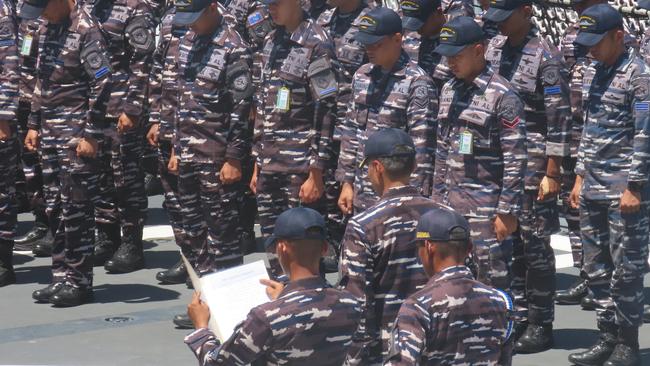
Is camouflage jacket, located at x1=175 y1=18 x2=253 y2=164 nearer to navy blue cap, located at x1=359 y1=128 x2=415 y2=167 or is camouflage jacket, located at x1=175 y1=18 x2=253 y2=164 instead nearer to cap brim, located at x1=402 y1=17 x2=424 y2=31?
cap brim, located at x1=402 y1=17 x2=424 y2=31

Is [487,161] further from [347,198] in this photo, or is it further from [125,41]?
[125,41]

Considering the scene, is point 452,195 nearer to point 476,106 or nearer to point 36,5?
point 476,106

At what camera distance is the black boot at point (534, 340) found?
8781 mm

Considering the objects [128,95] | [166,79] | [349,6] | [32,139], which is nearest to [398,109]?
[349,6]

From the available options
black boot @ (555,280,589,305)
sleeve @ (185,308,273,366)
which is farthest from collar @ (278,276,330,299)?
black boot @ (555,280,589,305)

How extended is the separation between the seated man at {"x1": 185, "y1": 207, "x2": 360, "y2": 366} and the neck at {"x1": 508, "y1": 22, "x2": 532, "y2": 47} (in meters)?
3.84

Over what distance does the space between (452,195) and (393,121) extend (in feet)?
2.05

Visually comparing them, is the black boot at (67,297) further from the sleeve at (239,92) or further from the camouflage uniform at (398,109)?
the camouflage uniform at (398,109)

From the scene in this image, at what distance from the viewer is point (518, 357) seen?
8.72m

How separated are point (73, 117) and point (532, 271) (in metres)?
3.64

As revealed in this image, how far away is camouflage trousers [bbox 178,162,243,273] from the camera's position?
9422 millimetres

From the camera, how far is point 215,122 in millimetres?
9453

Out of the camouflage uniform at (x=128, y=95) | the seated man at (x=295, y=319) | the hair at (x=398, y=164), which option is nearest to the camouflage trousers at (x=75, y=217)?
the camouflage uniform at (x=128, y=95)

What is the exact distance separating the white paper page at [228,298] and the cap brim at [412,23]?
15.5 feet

__WHAT IS NEEDED__
Rewrite all the lines above as a numbered list, skipping blank lines and leaving out the pictures.

__RESPONSE FOR THIS EXERCISE__
1. Is camouflage jacket, located at x1=175 y1=18 x2=253 y2=164 nearer to navy blue cap, located at x1=359 y1=128 x2=415 y2=167 or is camouflage jacket, located at x1=175 y1=18 x2=253 y2=164 instead nearer to cap brim, located at x1=402 y1=17 x2=424 y2=31?
2. cap brim, located at x1=402 y1=17 x2=424 y2=31
3. Is [487,161] further from [347,198] in this photo, or is it further from [125,41]?
4. [125,41]
5. Considering the scene, is point 452,195 nearer to point 476,106 or nearer to point 36,5?
6. point 476,106
7. At what camera distance is the black boot at point (534, 340) found?
8. 8781 mm
9. Considering the objects [128,95] | [166,79] | [349,6] | [32,139], which is nearest to [398,109]?
10. [349,6]
11. From the available options
12. black boot @ (555,280,589,305)
13. sleeve @ (185,308,273,366)
14. which is farthest from collar @ (278,276,330,299)?
15. black boot @ (555,280,589,305)
16. How extended is the separation between the seated man at {"x1": 185, "y1": 207, "x2": 360, "y2": 366} and the neck at {"x1": 508, "y1": 22, "x2": 532, "y2": 47} (in meters)?
17. 3.84
18. Over what distance does the space between (452,195) and (393,121) extend (in feet)?
19. 2.05
20. Visually comparing them, is the black boot at (67,297) further from the sleeve at (239,92) or further from the camouflage uniform at (398,109)?
21. the camouflage uniform at (398,109)
22. From the scene in this image, at what distance from the viewer is point (518, 357) seen?
23. 8.72m
24. How separated are point (73, 117) and point (532, 271) (in metres)?
25. 3.64
26. As revealed in this image, how far away is camouflage trousers [bbox 178,162,243,273] from the camera's position?
27. 9422 millimetres
28. From the camera, how far is point 215,122 in millimetres?
29. 9453
30. Out of the camouflage uniform at (x=128, y=95) | the seated man at (x=295, y=319) | the hair at (x=398, y=164), which option is nearest to the camouflage trousers at (x=75, y=217)?
31. the camouflage uniform at (x=128, y=95)
32. What is the exact distance separating the white paper page at [228,298] and the cap brim at [412,23]?
33. 15.5 feet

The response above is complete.